--- start Working data ---

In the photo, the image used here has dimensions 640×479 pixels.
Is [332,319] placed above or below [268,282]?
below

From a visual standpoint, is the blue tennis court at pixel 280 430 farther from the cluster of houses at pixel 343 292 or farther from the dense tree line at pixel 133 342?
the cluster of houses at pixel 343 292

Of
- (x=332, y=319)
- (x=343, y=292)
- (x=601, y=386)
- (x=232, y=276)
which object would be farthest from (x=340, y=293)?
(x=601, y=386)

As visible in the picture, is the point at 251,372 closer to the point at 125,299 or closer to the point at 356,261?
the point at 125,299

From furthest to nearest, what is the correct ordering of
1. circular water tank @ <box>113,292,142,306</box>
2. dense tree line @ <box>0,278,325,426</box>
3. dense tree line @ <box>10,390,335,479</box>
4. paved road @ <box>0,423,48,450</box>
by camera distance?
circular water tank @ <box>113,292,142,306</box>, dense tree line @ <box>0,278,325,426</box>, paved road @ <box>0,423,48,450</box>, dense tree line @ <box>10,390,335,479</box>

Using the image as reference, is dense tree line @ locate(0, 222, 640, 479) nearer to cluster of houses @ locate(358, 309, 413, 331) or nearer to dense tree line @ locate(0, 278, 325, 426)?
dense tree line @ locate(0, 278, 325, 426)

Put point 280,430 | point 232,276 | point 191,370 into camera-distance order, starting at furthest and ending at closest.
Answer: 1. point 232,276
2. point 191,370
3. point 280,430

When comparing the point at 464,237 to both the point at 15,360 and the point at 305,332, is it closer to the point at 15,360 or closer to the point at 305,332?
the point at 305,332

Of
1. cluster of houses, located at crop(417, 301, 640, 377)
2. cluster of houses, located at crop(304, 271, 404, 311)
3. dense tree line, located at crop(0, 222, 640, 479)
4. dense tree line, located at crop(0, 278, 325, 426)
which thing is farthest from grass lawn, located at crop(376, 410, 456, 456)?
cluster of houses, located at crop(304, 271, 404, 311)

--- end Working data ---
--- start Working data ---

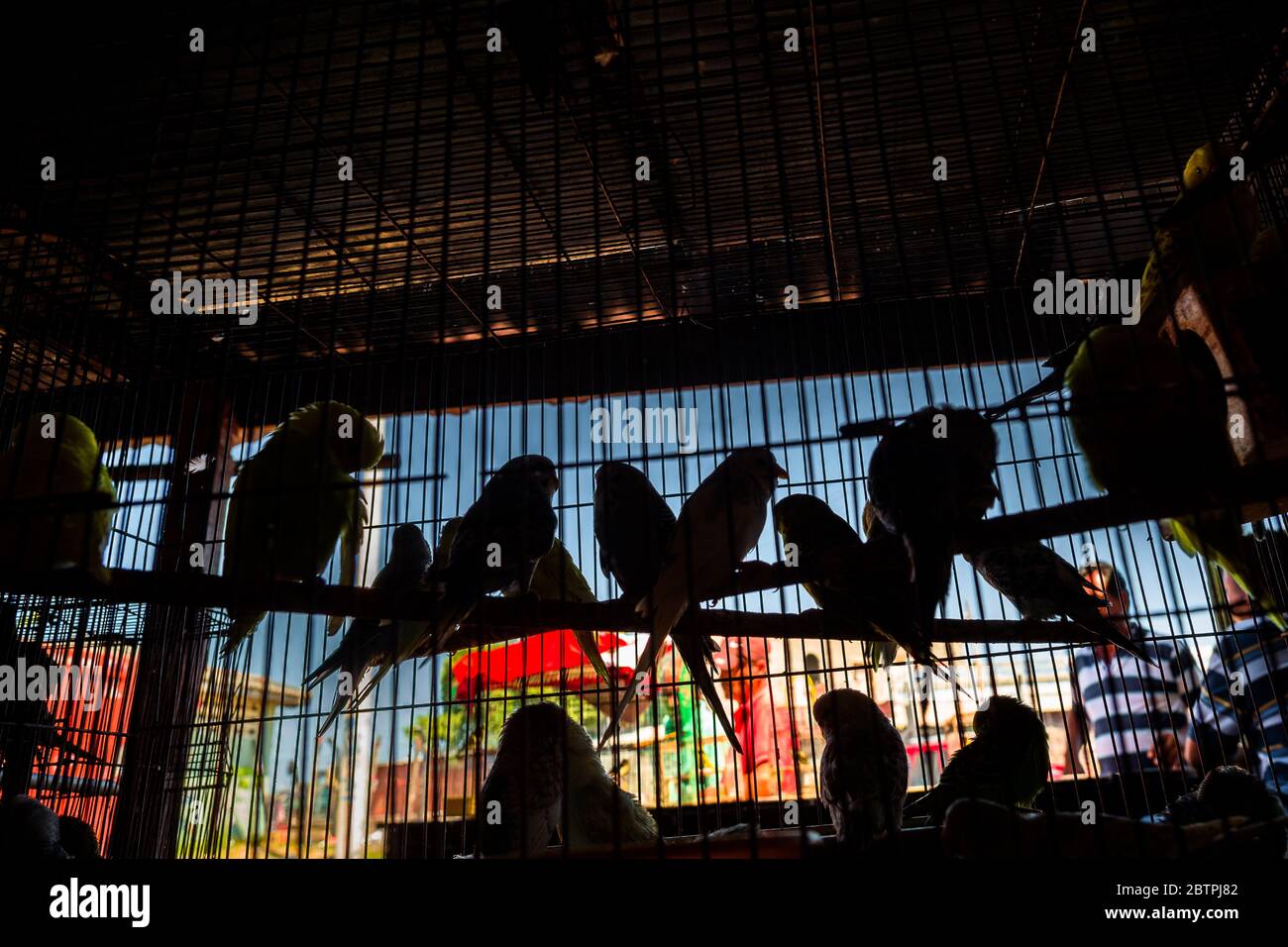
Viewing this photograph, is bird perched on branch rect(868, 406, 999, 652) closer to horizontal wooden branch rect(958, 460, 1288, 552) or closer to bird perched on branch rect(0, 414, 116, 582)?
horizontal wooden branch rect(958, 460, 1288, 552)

--- end Working data ---

### Brief
Please pick out every line in the records above that contains the word "houses" and copy each one.

### Final result
From a visual standpoint, is the blue tennis court at pixel 280 430 farther from the cluster of houses at pixel 343 292 or farther from the dense tree line at pixel 133 342?
the cluster of houses at pixel 343 292
Using the image as reference, is dense tree line @ locate(0, 222, 640, 479) nearer to cluster of houses @ locate(358, 309, 413, 331) or nearer to dense tree line @ locate(0, 278, 325, 426)?
1. cluster of houses, located at crop(417, 301, 640, 377)
2. cluster of houses, located at crop(304, 271, 404, 311)
cluster of houses, located at crop(304, 271, 404, 311)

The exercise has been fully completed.